The Long and the Short: Two Concertina Sketchbooks

Remember my daisies in a concertina sketchbook from June? Well, it’s a format I’ve been playing with on and off over the past wee while. I came across a description* of a concertina sketchbook as a sketch that flows into a painting that flows into a sculpture, which I thought very apt. I am enjoying the tactile interaction of the format, holding it in my hand, turning over the pages, the sense of a story unfolding.

Shorter makes it easy to stand on a shelf, to display like a piece of sculpture. This four-page one features a Minch seascape, on 350gsm paper, with a cover made using some of my splatter fabric.

This is one, the pocket size from Seawhite, was done using pencil only, sitting in a friend’s garden. I did ponder adding some colour to it, especially the blue of the shed, but have decided I like the simplicity of the pencil, letting it be a story in line only. I am still fighting the need to add a note on it about the shed being a tiny one, it’s not a normal-sized shed I’ve drawn totally out of proportion.

*Source: “Ann Cowan creates the most beautiful A5 concertina sketchbooks.

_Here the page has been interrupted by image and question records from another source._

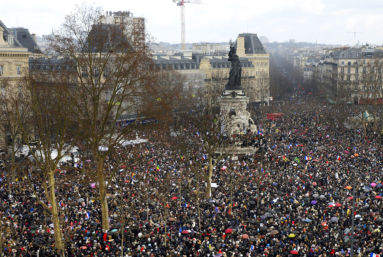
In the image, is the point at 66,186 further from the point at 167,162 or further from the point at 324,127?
the point at 324,127

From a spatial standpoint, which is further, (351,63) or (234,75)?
(351,63)

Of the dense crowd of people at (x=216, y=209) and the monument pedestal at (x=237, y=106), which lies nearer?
the dense crowd of people at (x=216, y=209)

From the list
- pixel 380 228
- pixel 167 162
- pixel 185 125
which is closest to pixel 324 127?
pixel 185 125

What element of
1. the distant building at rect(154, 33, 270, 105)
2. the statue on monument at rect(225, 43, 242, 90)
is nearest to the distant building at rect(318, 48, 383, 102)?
the distant building at rect(154, 33, 270, 105)

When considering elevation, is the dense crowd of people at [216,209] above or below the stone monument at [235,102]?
below

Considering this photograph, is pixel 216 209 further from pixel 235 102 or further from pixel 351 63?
pixel 351 63

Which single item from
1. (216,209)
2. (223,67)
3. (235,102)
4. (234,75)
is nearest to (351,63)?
(223,67)

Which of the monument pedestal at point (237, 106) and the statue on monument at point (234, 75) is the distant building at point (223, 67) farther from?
the monument pedestal at point (237, 106)

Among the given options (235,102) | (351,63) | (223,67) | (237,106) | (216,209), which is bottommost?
(216,209)

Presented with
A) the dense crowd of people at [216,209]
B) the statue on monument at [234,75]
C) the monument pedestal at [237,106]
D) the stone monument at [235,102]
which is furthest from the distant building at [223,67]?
the dense crowd of people at [216,209]

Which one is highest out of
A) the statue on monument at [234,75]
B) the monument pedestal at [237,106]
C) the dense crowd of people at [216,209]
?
the statue on monument at [234,75]
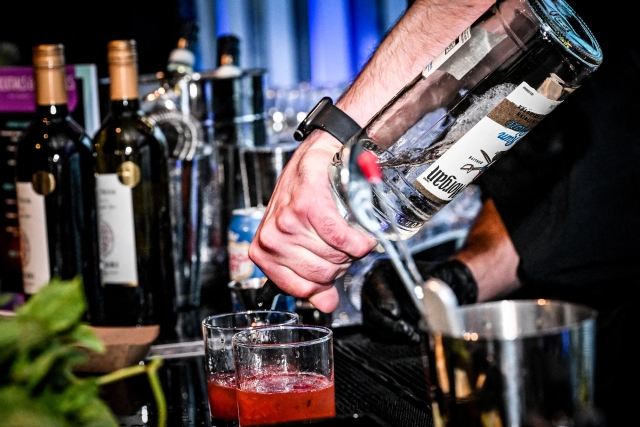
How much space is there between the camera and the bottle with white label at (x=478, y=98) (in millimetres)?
880

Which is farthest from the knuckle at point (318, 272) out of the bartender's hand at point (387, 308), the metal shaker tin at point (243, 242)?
the metal shaker tin at point (243, 242)

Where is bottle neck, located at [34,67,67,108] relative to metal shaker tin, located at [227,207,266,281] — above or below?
above

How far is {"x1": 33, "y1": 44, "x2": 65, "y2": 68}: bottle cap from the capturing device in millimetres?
1456

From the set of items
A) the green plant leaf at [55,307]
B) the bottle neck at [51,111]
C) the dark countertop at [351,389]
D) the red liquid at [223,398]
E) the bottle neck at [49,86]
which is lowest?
the dark countertop at [351,389]

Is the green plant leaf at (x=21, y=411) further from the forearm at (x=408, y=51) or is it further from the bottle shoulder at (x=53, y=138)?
the bottle shoulder at (x=53, y=138)

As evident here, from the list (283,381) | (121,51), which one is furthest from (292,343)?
(121,51)

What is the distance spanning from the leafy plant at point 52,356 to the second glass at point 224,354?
456 millimetres

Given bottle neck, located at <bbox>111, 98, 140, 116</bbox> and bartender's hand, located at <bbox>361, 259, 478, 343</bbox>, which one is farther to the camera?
bottle neck, located at <bbox>111, 98, 140, 116</bbox>

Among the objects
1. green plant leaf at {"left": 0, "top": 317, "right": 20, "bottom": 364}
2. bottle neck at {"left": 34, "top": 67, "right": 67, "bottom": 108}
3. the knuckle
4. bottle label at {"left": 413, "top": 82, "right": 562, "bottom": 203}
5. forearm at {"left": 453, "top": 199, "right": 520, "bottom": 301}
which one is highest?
bottle neck at {"left": 34, "top": 67, "right": 67, "bottom": 108}

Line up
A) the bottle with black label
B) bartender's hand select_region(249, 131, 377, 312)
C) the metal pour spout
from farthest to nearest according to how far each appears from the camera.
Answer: the bottle with black label, bartender's hand select_region(249, 131, 377, 312), the metal pour spout

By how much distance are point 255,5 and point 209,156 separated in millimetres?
2600

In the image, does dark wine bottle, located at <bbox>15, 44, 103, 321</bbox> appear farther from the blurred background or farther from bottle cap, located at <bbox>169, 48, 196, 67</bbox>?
the blurred background

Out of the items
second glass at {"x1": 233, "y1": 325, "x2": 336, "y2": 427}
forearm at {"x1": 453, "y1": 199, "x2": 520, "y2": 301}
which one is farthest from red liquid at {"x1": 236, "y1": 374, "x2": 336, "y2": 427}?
forearm at {"x1": 453, "y1": 199, "x2": 520, "y2": 301}

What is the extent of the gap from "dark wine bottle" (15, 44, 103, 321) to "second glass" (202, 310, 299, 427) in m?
0.58
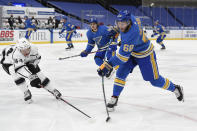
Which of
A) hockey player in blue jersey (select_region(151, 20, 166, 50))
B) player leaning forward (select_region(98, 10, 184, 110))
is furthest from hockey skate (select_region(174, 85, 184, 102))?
hockey player in blue jersey (select_region(151, 20, 166, 50))

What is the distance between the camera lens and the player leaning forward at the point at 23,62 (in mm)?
3186

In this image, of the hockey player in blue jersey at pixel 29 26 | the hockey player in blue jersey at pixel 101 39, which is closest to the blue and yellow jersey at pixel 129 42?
the hockey player in blue jersey at pixel 101 39

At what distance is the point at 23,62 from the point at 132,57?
126 cm

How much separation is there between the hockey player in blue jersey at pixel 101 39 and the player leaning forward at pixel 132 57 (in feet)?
6.55

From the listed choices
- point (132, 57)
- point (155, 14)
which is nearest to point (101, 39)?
point (132, 57)

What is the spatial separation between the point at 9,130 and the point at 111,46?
321 cm

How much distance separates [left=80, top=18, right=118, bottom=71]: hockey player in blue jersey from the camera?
5332 mm

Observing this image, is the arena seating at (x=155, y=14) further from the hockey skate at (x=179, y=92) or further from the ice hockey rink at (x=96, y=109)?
the hockey skate at (x=179, y=92)

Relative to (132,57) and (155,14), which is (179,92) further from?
(155,14)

These are unique in character as sketches that flow into paintings that flow into sculpture.” Smithy Gallery, Instagram, 11/11/2020

2 Replies to “The Long and the Short: Two Concertina Sketchbooks”

  1. Hallo
    I love your concertina books and I am researching how I could do one in little oil paintings – its a work experience piece for my college course. I have taken photos of my bus journey to college and have created little abstract paintings. I’m using oils as it is a medium I wanted to explore and work with an artist with for my assignment. I thought of making a book from canvas material and priming that to paint on.

    1. Sounds like a fun piece Janet! You can use oils on paper, just prime it first to stop the oil seeping out. The only issue I can see is the length of time oils take to dry, and inadvertently closing the pages with still-wet paint. Or maybe even opening and closing the pages deliberately to get paint to transfer… A book from canvas should work well and I’d think primer would make the pages stiff enough to hold their shape. I’d love to see where you go with this!